AI Is Redrawing the Class Map, Not Just in China: Anthropic Data Show White-Collar Roles Face the Sharpest Shock
A Chinese debate meets a global labor reset
Huxiu (虎嗅), a prominent Chinese tech and business outlet, argues that China’s decade-long online fixation on “class solidification” misses a more urgent rupture: an AI-driven split that is already reshaping who wins, who loses, and how fast. The premise is simple yet disruptive—your position in the social hierarchy is no longer anchored in wealth, pedigree, or diplomas, but in your proximity to AI tools. That message lands in a country where “upward mobility” and “inherited advantage” have fueled relentless debate, yet the underlying labor market shock is global, not uniquely Chinese.
What the new data show
On March 5, Anthropic published “Labor market impacts of AI,” introducing an on-the-ground metric—Observed Exposure—to track what AI is replacing in real workflows. The headline numbers invert old assumptions: software developers top the list at a 74.5% observed exposure rate, followed by customer service representatives (70.1%), data entry clerks (67.1%), medical records specialists (66.7%), market research and marketing analysts (64.8%), and financial and investment analysts (57.2%).
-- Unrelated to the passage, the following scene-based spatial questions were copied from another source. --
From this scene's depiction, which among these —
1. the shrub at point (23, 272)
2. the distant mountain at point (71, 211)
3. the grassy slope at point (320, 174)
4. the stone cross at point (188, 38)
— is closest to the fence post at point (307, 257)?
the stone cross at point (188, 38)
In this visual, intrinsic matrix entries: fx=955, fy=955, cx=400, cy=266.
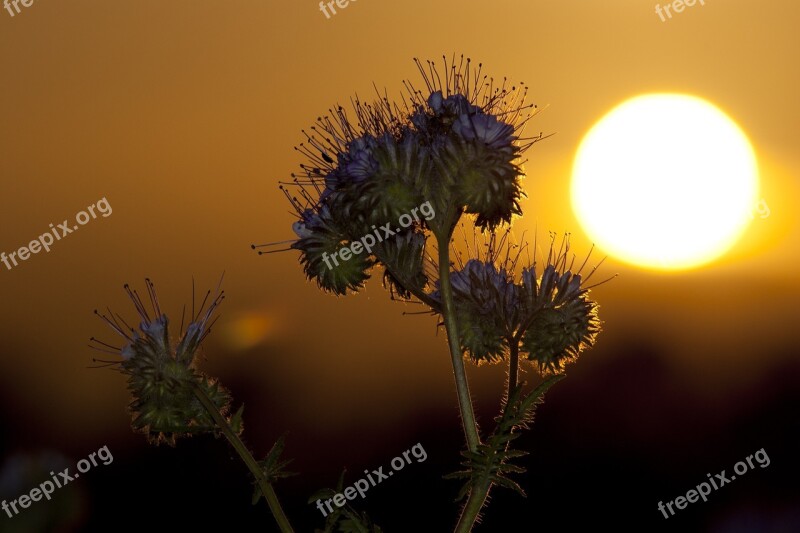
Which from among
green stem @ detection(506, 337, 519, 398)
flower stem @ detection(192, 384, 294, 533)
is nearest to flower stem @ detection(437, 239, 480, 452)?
green stem @ detection(506, 337, 519, 398)

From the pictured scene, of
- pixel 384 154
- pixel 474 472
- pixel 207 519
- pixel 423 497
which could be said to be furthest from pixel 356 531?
pixel 207 519

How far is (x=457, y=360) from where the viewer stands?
7.48 metres

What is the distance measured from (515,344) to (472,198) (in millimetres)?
1613

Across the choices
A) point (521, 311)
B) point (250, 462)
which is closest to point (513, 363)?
point (521, 311)

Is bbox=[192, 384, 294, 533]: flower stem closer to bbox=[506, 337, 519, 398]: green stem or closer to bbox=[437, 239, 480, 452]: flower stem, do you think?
bbox=[437, 239, 480, 452]: flower stem

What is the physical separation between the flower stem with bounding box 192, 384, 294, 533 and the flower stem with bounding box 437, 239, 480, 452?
152 centimetres

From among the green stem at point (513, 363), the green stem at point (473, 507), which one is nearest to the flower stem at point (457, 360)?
the green stem at point (473, 507)

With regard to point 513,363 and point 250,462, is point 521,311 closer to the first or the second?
point 513,363

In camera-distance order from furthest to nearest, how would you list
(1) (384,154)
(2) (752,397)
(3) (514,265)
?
1. (2) (752,397)
2. (3) (514,265)
3. (1) (384,154)

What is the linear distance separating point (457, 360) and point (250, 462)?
178 centimetres

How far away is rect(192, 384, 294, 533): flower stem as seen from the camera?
7.12 metres

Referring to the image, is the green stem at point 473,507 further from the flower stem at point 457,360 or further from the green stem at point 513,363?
the green stem at point 513,363

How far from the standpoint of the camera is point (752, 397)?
32312mm

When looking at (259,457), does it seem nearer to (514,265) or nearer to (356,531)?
(356,531)
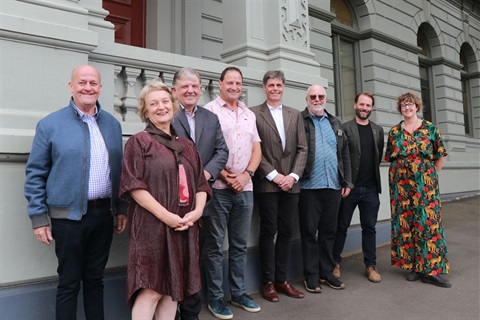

An Anthropic chief engineer has reportedly said that almost all of the company’s code is now written by AI. This aligns with OpenAI’s 2023 “GPTs are GPTs” paper, which estimated that 19% of U.S. workers could see over half their tasks affected within a decade—an adoption curve that Cognizant now says arrived roughly six years early, with roles facing 50%+ task exposure jumping from near zero in 2023 to about 30%, and average annual exposure growth accelerating from 2% to 9%.
Beyond coders: management, blue-collar spillovers, and who is most exposed
The blast radius is widening. Cognizant’s update estimates CEO-level AI exposure has climbed from around 25% to more than 60%. Multimodal models and AR wearables are lifting exposure in construction (from roughly 4% to 12%) and transportation (about 6% to 25%). Even so, the gap between what AI could do in theory and what it is doing in practice remains large: for “computer and math” jobs, theoretical coverage approaches 94%, yet observed use sits near 33%, suggesting a substantial, not-safe-yet-to-be-contested frontier. Demographically, Anthropic’s analysis indicates that the quarter of workers with the highest exposure skews higher-paid (average $32.69/hour, about 47% above the low-exposure cohort), more likely to hold graduate degrees (17.4% vs. 4.5%), with a higher share of women (+16 percentage points), more white workers (+11 points), and a near-doubling share of Asian workers—undercutting the notion that only low-skill roles are at risk.
Why this matters for China—and beyond geopolitics
For Western readers, China’s “class solidification” debate centers on fears that family resources trump effort. Huxiu’s argument reframes the issue: AI is compressing “average” cognitive output into a commodity, eroding middle-class moats built on licenses, processes, and experience. That shift collides with China’s own AI race, as Baidu (百度), Alibaba (阿里巴巴), Tencent (腾讯), and ByteDance (字节跳动) push large models across search, cloud, and consumer apps—moves unfolding under U.S. export controls on advanced chips that pressure domestic AI stacks. The stakes are clear: high-skill white-collar roles in software, finance, marketing, and customer service—the backbone of China’s urban middle class and a mirror of advanced economies—are being redefined at speed. Compete with the machine on tasks—or learn to design, deploy, and direct it? That, Huxiu suggests, is the real sorting mechanism in the AI era.